O Não-Eu


Olho os outros passarinhos por aí e penso: serei eu um passarinho mesmo? Todos que vejo, lindos, alegres, coloridos, habilidosos em capturar o alimento, e eu.... Bem, eu mal sobrevivo. Outro dia quase consegui pegar um verme num lago raso, mas meu bico ficou preso na lama. Fui salvo por uma garça que me olhava com cara de dó. Tentei comer insetos, mas confundi um delicioso gafanhoto com um louva-deus, que me deu um soco no olho. Cai humilhado no chão bem ao lado de uma árvore cheia de maritacas. Até hoje elas zombam de mim quando me veem rindo tanto que os outros pássaros até tampam os ouvidos por causa dos gritos estridentes.
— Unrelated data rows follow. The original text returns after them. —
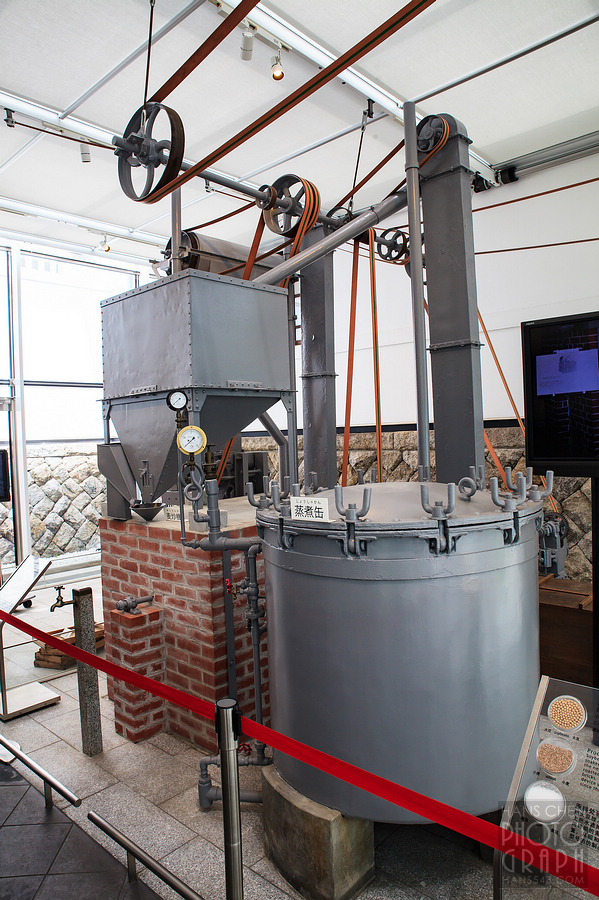 龜甲萬醬油博物館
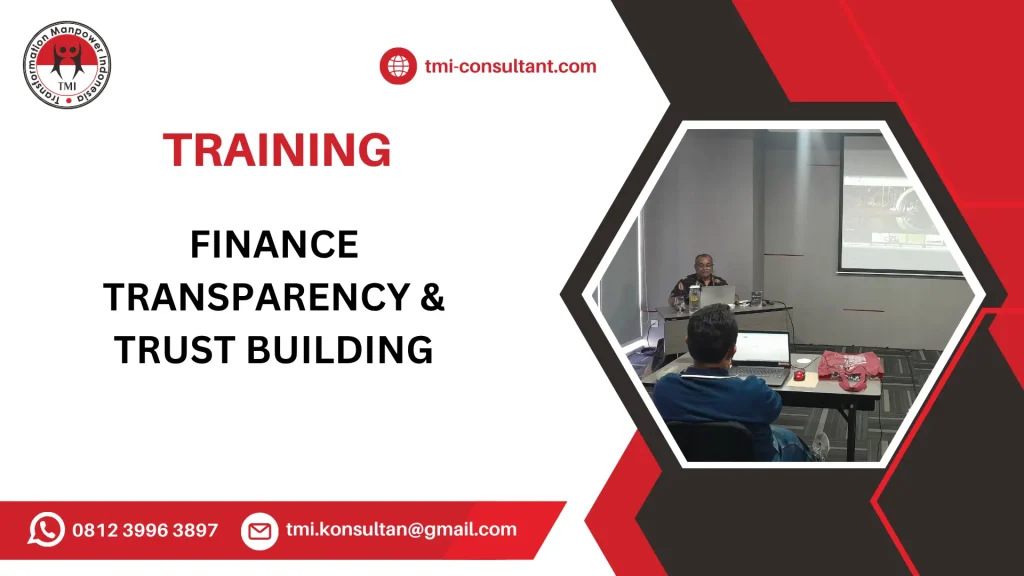 TRAINING TRANSPARANSI KEUANGAN BISNIS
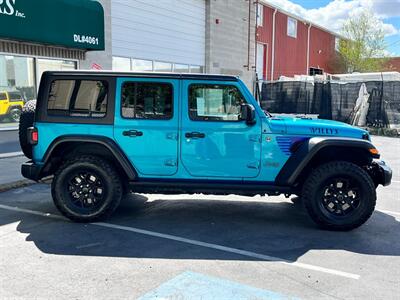 2024 Jeep Wrangler Willys 4xe   - Photo 9 - Salt Lake City, UT 84115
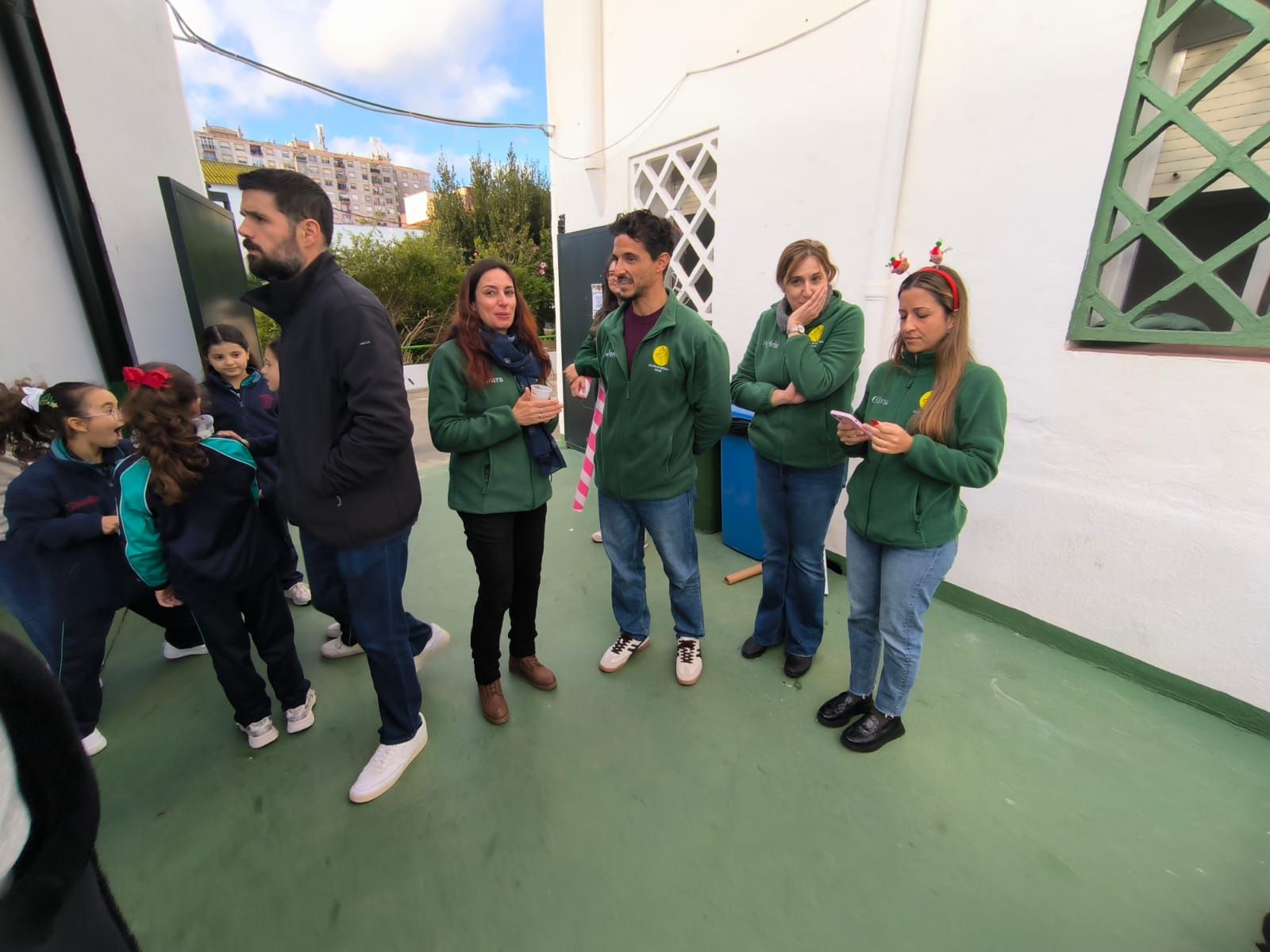 El colegio Santa María Micaela da la bienvenida a la Navidad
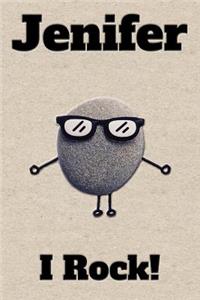 Affirmation Journal Jenifer I Rock!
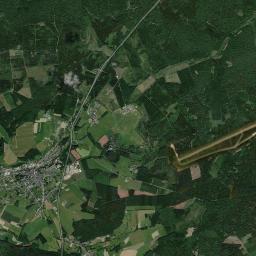 Saint-Hubert Satellite Map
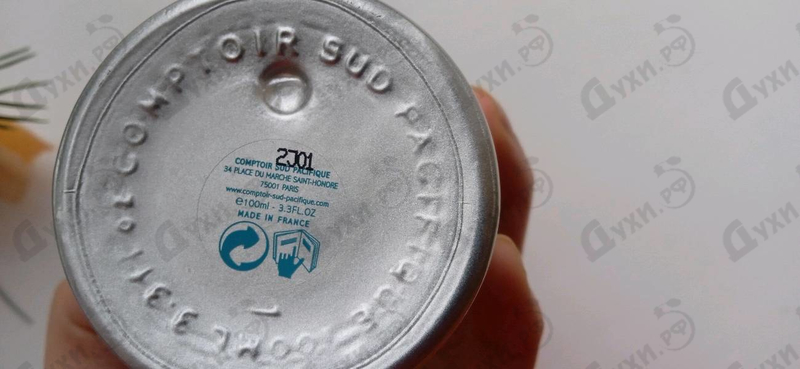 Духи Vanille Extreme от Sud Pacifique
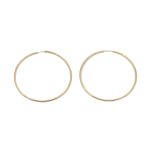 14k női arany angyal szárny bedugós fülbevaló (másolat)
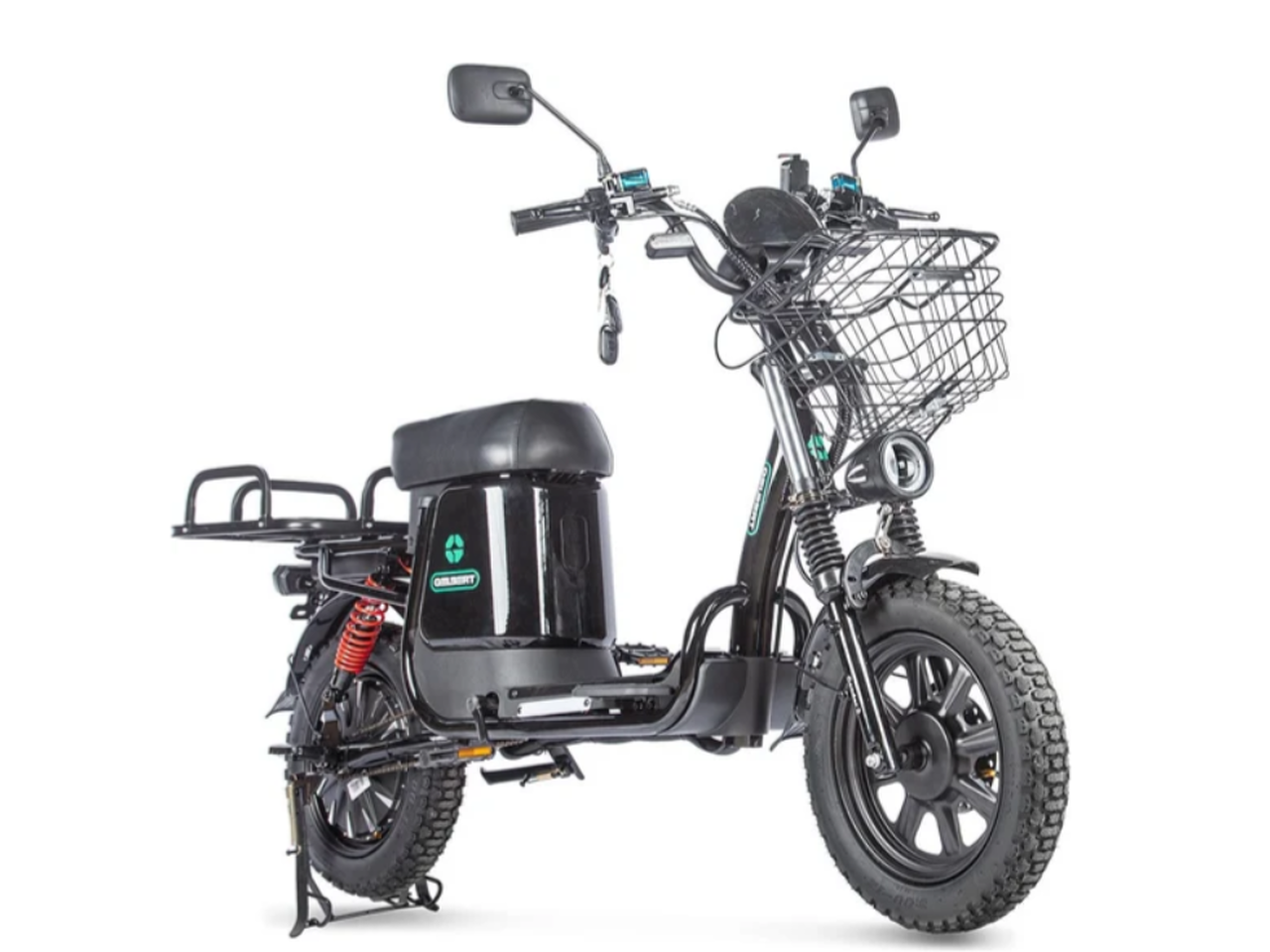 Электровелосипед Gelbert Condor 2 (черный) Электровелосипед Gelbert Condor 2 (черный)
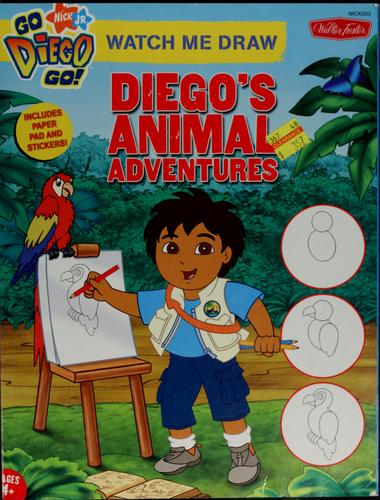 Cover for Diego's Animal Adventures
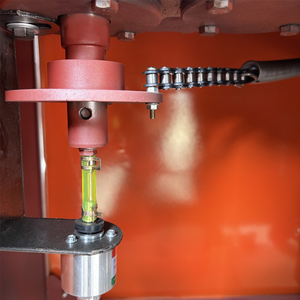 Máquina Dobladora de Barras de Acero <span class=keywords><strong>CNC</strong></span> <span class=keywords><strong>OEM</strong></span> GF25, Diámetro de Doblado de 6-25 mm, Máquina Dobladora de Barras de Refuerzo Eléctrica - Product Image 6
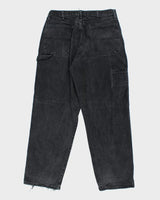 Vintage Wide Leg Rustler Carpenter Jeans - W34 L31
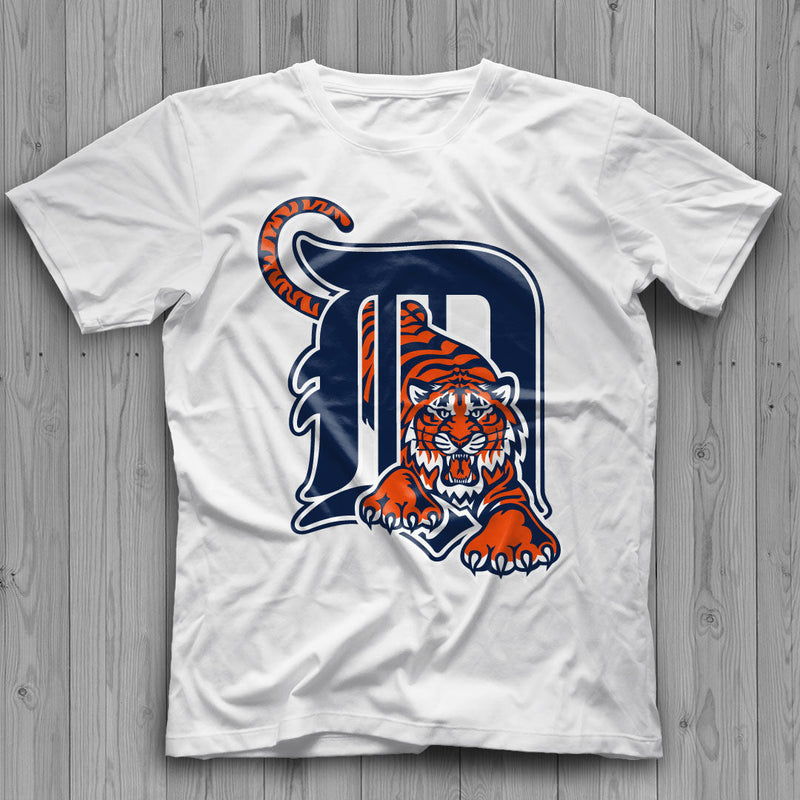 Detroit Tigers SVG Bundle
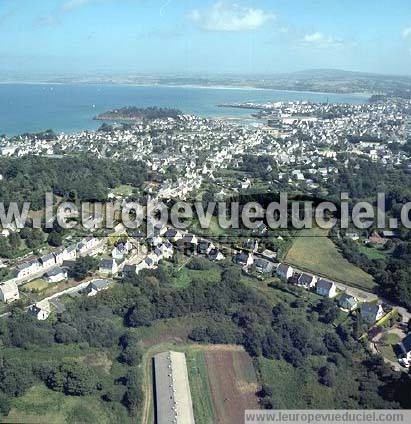 Photo aérienne de Douarnenez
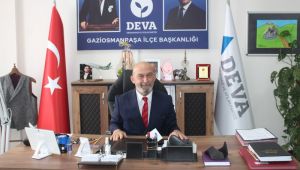 İlçe Başkanı Hayta: ‘Gaziosmanpaşa’ya Deva Olacağız'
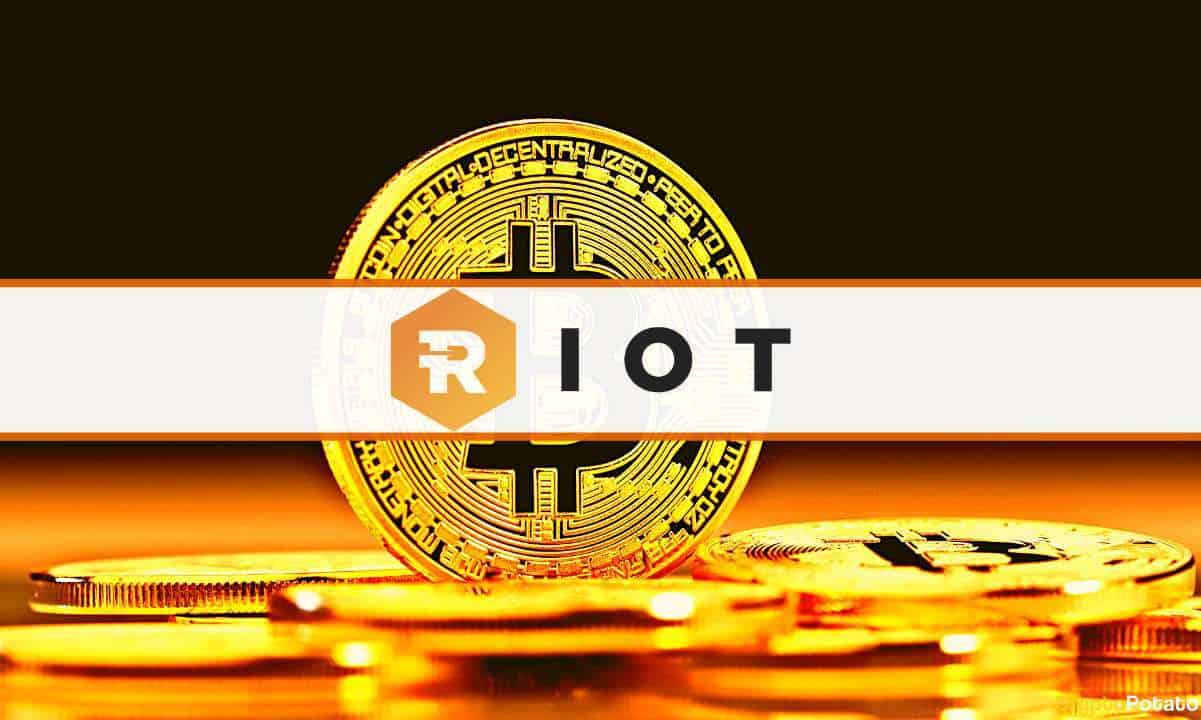 Riot Mined an All-Time High of 740 BTC in January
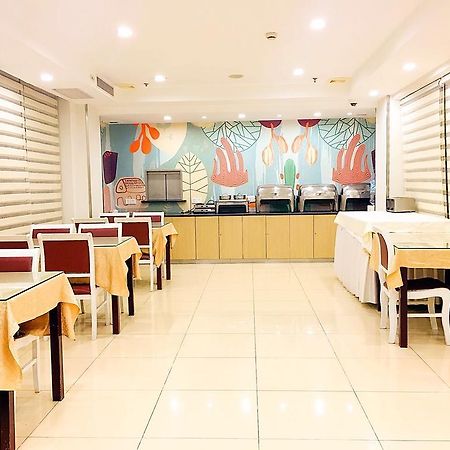 Hanting Hotel Shanghai Hongkou Football Stadium Dış mekan fotoğraf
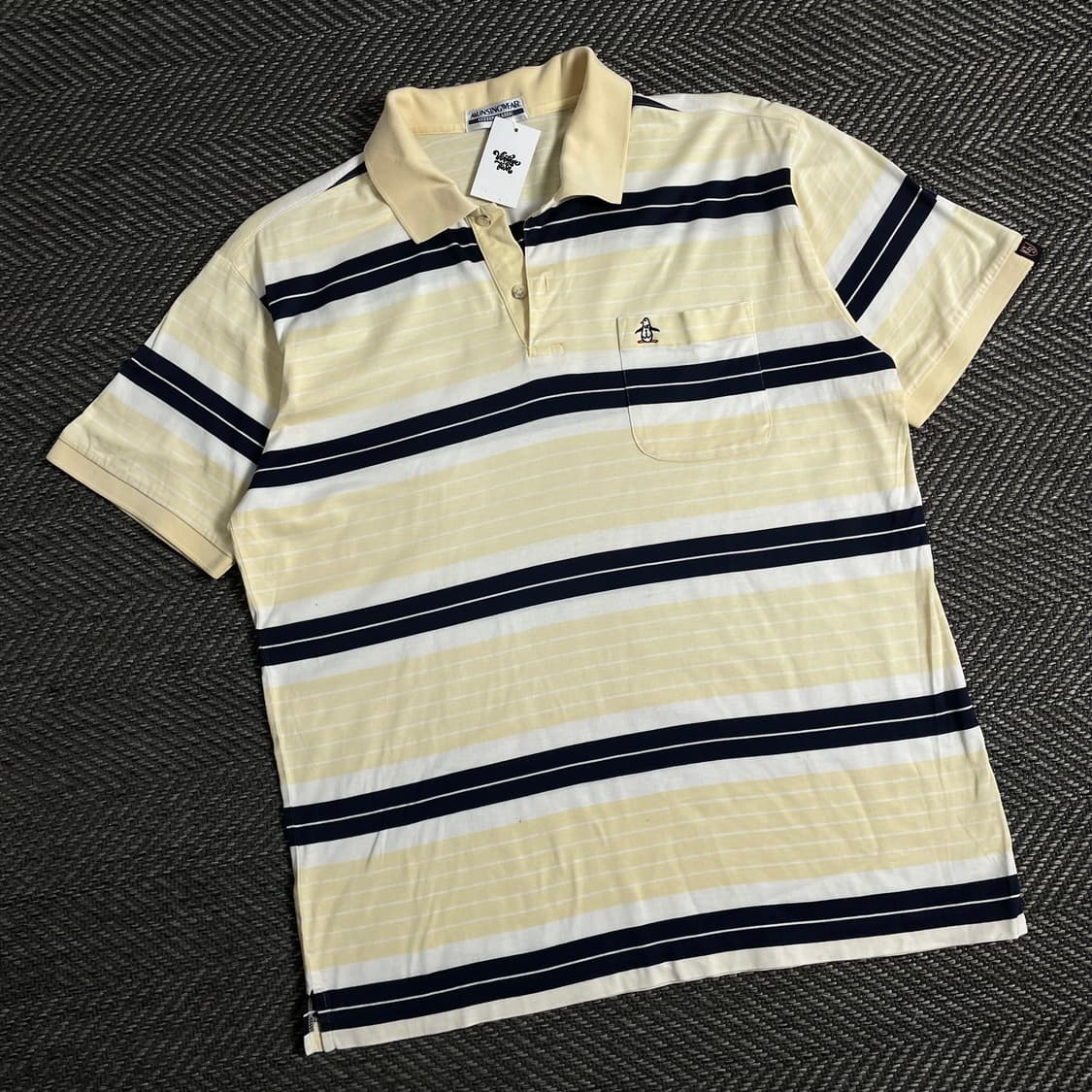 먼싱웨어 아카이브 단가라 피케이 티셔츠 y 3402 상품이미지1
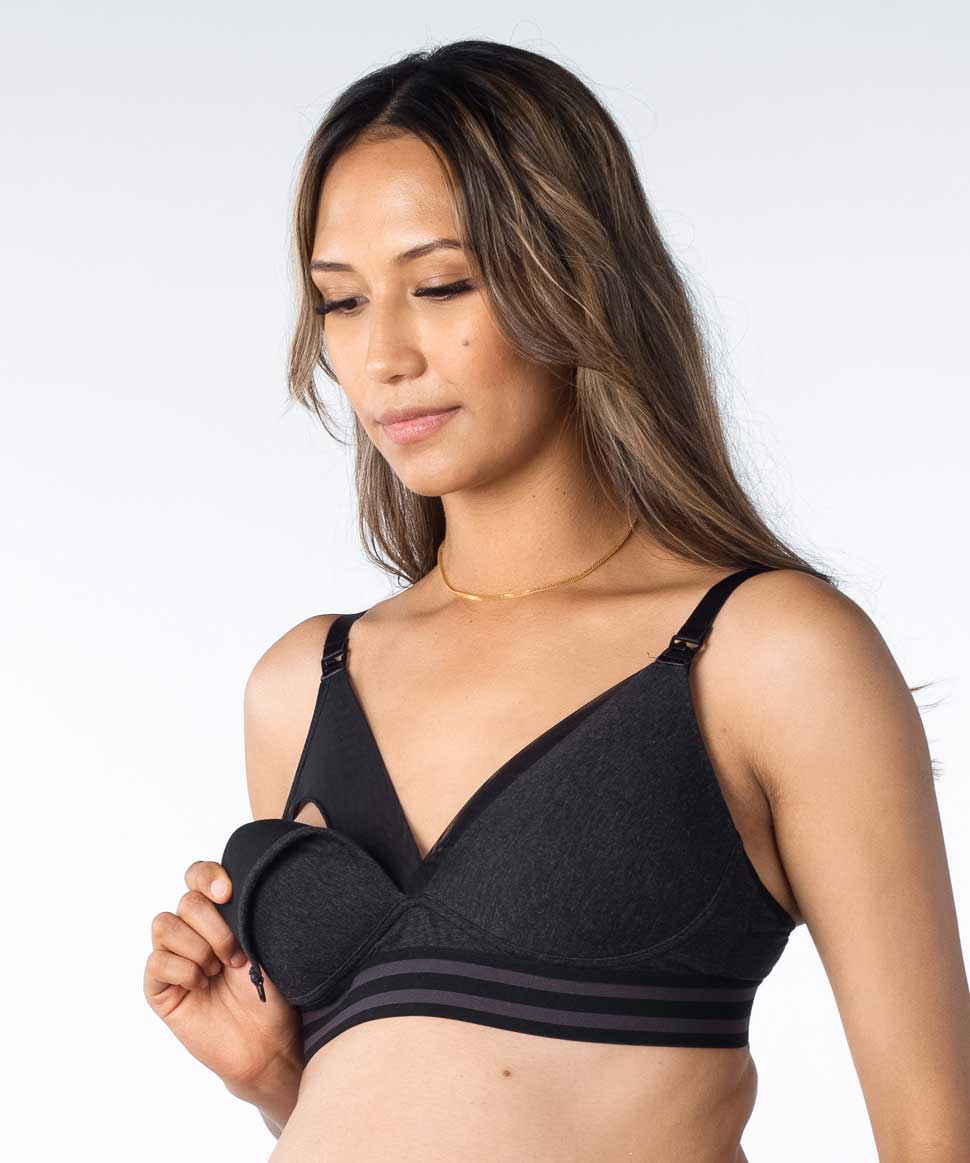 Elevate Triangle Bra Hotmilk Maternity Maternity and Nursing Preggi Central Maternity Shop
Resolvi então que só comeria frutas, conheci outros frugívoros, me apaixonei. Olha, as frutas eram ótimas, não reclamo, mas não era o suficiente. O namoro não durou muito, a minha melhor qualidade ali, pelo visto, era comer frutos. Hoje, apesar de ser um pouco pequeno, trabalho como "pombo-correio", preciso pegar pelo alimento que não consigo pegar sozinho, certo? Todos os dias o vasilhame é enchido por uma criatura sem penas, coberta com algodão. Às vezes ela vem diferente, em outras cores e outros formatos, mas sempre vem e me paga. Talvez os ninhos bem feitos, nas árvores mais disputadas, não sejam para mim. Talvez eu não seja um pássaro de verdade, talvez eu tenha nascido na espécie errada. Certa manhã me peguei pensando que se eu tivesse nascido uma toupeira, eu teria um par, e uma toca, e filhos. As toupeiras enxergam pouco e vivem bem. O amor certamente me acharia lá. Mas o jeito é viver aqui, e ser o melhor pássaro que eu puder ser. Por enquanto, sigo entregando cartas de amor.